[Tutor] String searching

Remco Gerlich scarblac@pino.selwerd.nl
Tue, 6 Jun 2000 13:54:59 +0200


On Sun, Jun 04, 2000 at 05:15:20PM +0200, André Dahlqvist wrote:
> > > >>> word = "http://www.fenx.com"
> > > >>> import string
> > > >>> if string.split(word,'://')[0] in ('http','ftp'):
> 
> I mentioned earlier that this solution worked good for my needs,

And I mentioned before that this exact version doesn't work because it
falsely matches the words 'http' and 'ftp'...

> but I
> have now found a case which I would need for it to handle, but it
> doesn't. Most of the links in the text that I am searching are
> separated from the rest of the text with a space, like this: "For more
> info see http://www.somelink.com .", which is as I see it an attempt to
> ease extraction. But in a few places in the text there are links
> enclosed in parenthesis where they haven't put a space at the end nor
> the beginning: "(http://www.somelink.com)"

Yes. People use <> for that a lot too. Not [], since that can occur in URLs.

> Earlier in this thread Craig mentioned that it would probably be best
> to use regular expressions, and because of the problems mentioned above
> I think they are what I need.

Right.
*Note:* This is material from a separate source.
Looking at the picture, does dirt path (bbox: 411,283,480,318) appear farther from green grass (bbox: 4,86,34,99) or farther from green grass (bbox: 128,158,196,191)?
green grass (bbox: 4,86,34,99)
Until you walk into the next problem, but they will do ok :)

> So I read up on regular expressions, and
> found a solution that could find the URLs in the text. But since I am
> not very good at regular expressions I can not come up with one that
> correctly handles the above mentioned problems. That is, I would like
> it to find links even if they are like "(http://www.link.com)" or when
> a dot is placed right after the link.

You can't strip the dot - what if the dot is part of the URL? That's
completely legal.

> Then I want to extract this link,
> but _only_ the part of it that is actually the link (not the
> surrounding parenthesis for an example.)
> 
> Sorry for the long explanation, I wanted to make sure I correctly
> described what I wanted to do.

Ok, we want a regex to match:
1. whitespace, ( or <
2. http or ftp
3. ://
4. some characters that aren't whitespace, (, ), < or >
5. whitespace, > or ), or < ( (in case of http://foo<http://bar>, two urls).

First try:
r = re.compile(r"[\s(<] (http|ftp) :// [^\s()<>]* [\s<>()]",
         re.VERBOSE+re.IGNORECASE)

We want to find the groups that form 2-4, so we should put () around that.
There is already () around http|ftp to match either of those, but we don't
want to find that group - we need (?:) there.

Second try:

r = re.compile(r"[\s(<] ( (?:http|ftp) :// [^\s()<>]* ) [\s<>()]",
         re.VERBOSE+re.IGNORECASE)

Now the only problem is that if there are two URLs right after each other,
the first one "consumes" the whitespace between them, so that the second
can't match (the whitespace before it is already matched). So part 5 should
match, but not consume the character. This is what (?=) does.

Third try:

r = re.compile(r"[\s(<] ( (?:http|ftp) :// [^\s()<>]* ) (?=[\s<>()])",
         re.VERBOSE+re.IGNORECASE)

Ah, but I've also forgotten the beginning of the line! It should recognize
them at the start of a line too. ^ is the start of the line. Same for the
end of the string.

Fourth try:
r = re.compile(r"(?:^|[\s(<]) ( (?:http|ftp) :// [^\s()<>]* ) (?=$|[\s<>()])",
         re.VERBOSE+re.IGNORECASE)

And this one works.

Actually, I suddenly realize that the last term isn't necessary - re will
greedily try to put as many characters as possible in the match, it will
always have one of those on the end.

Fifth try:

r = re.compile(r"(?:^|[\s(<]) ( (?:http|ftp) :// [^\s()<>]* )",
        re.VERBOSE+re.IGNORECASE)

>>> import re
>>> r = re.compile(r"(?:^|[\s(<]) ( (?:http|ftp) :// [^\s()<>]* )",
re.VERBOSE+re.IGNORECASE)
>>> r.findall("http://test FTP://spam<ftp://foo> (ftp)http://WHEE")
['http://test', FTP://spam', 'ftp://foo']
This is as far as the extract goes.